• **DATA ROWS**:
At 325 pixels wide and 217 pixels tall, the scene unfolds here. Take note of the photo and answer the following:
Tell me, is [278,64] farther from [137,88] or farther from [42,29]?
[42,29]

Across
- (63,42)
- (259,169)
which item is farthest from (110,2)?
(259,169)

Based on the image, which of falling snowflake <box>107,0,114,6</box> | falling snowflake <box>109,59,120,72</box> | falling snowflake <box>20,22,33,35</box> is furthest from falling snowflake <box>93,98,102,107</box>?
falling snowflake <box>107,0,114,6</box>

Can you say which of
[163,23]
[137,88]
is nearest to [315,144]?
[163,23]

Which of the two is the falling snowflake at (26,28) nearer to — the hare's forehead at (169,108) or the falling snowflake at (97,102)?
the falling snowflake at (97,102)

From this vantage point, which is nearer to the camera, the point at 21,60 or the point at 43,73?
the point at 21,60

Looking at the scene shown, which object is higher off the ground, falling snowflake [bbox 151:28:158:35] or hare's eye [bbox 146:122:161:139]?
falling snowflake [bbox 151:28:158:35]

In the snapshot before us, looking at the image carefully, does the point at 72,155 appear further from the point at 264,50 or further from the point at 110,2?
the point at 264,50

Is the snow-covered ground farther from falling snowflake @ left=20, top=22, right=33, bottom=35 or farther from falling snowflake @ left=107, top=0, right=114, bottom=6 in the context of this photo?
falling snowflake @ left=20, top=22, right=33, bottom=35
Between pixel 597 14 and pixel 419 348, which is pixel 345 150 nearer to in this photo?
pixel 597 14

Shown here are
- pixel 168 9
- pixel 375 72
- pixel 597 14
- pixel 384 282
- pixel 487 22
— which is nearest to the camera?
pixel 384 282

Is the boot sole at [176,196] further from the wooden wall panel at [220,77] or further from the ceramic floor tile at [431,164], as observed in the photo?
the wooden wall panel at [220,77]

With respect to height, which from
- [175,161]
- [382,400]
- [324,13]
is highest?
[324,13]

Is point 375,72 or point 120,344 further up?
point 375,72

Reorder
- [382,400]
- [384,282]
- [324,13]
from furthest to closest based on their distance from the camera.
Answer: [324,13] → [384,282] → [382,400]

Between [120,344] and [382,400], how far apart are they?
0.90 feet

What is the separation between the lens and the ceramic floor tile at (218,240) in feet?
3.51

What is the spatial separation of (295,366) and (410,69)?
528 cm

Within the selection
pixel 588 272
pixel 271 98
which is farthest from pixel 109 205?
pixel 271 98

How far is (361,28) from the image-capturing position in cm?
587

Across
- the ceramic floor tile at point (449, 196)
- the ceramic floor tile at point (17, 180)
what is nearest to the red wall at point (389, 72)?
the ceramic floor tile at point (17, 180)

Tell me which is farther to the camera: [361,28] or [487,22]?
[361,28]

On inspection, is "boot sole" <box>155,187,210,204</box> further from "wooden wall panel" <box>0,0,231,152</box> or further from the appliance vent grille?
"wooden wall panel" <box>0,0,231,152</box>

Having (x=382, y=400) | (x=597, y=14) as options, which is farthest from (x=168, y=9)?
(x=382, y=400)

• **CHALLENGE**:
Copy all the records above precisely.

• **EXERCISE SOLUTION**:
At 325 pixels wide and 217 pixels tall, the scene unfolds here. Take note of the photo and answer the following:
Tell me, is [278,64] farther from [137,88] or farther from [42,29]?
[42,29]

Across
- (63,42)
- (259,169)
which item is farthest from (110,2)?
(259,169)

Based on the image, which of falling snowflake <box>107,0,114,6</box> | falling snowflake <box>109,59,120,72</box> | falling snowflake <box>20,22,33,35</box> is furthest from falling snowflake <box>93,98,102,107</box>?
falling snowflake <box>107,0,114,6</box>

Can you say which of
[163,23]
[137,88]
is nearest to [315,144]?
[163,23]

Which of the two is the falling snowflake at (26,28) nearer to — the hare's forehead at (169,108) or the falling snowflake at (97,102)?
the falling snowflake at (97,102)

From this vantage point, which is nearer to the camera, the point at 21,60 or the point at 43,73?
the point at 21,60

Looking at the scene shown, which object is higher off the ground, falling snowflake [bbox 151:28:158:35] or hare's eye [bbox 146:122:161:139]?
falling snowflake [bbox 151:28:158:35]

In the snapshot before us, looking at the image carefully, does the point at 72,155 appear further from the point at 264,50 or further from the point at 110,2?
the point at 264,50

Is the snow-covered ground farther from falling snowflake @ left=20, top=22, right=33, bottom=35 or farther from falling snowflake @ left=107, top=0, right=114, bottom=6 in the context of this photo?
falling snowflake @ left=20, top=22, right=33, bottom=35
Between pixel 597 14 and pixel 419 348, which is pixel 345 150 nearer to in this photo?
pixel 597 14

Shown here are
- pixel 168 9
- pixel 375 72
- pixel 597 14
- pixel 384 282
- pixel 487 22
— which is nearest to the camera?
pixel 384 282

Is the boot sole at [176,196] further from the wooden wall panel at [220,77] or further from the ceramic floor tile at [431,164], as observed in the photo?
the wooden wall panel at [220,77]

With respect to height, which from
- [175,161]
- [382,400]
- [324,13]
is highest?
[324,13]

Is point 375,72 or point 120,344 further up?
point 375,72

Reorder
- [382,400]
- [384,282]
- [324,13]
from furthest to closest based on their distance from the camera.
Answer: [324,13] → [384,282] → [382,400]

Between [120,344] and [382,400], how far apart are they?
0.90 feet

What is the separation between the lens and the ceramic floor tile at (218,240) in feet?
3.51

What is the spatial separation of (295,366) and (410,69)?
528 cm

Within the selection
pixel 588 272
pixel 271 98
which is farthest from pixel 109 205?
pixel 271 98

How far is (361,28) from the image-capturing position in cm?
587

Across
- the ceramic floor tile at point (449, 196)
- the ceramic floor tile at point (17, 180)
what is nearest to the red wall at point (389, 72)?
the ceramic floor tile at point (17, 180)

Tell me which is farther to the camera: [361,28] or [487,22]?
[361,28]

On inspection, is "boot sole" <box>155,187,210,204</box> further from "wooden wall panel" <box>0,0,231,152</box> or further from the appliance vent grille?
"wooden wall panel" <box>0,0,231,152</box>

Having (x=382, y=400) | (x=597, y=14) as options, which is farthest from (x=168, y=9)?
(x=382, y=400)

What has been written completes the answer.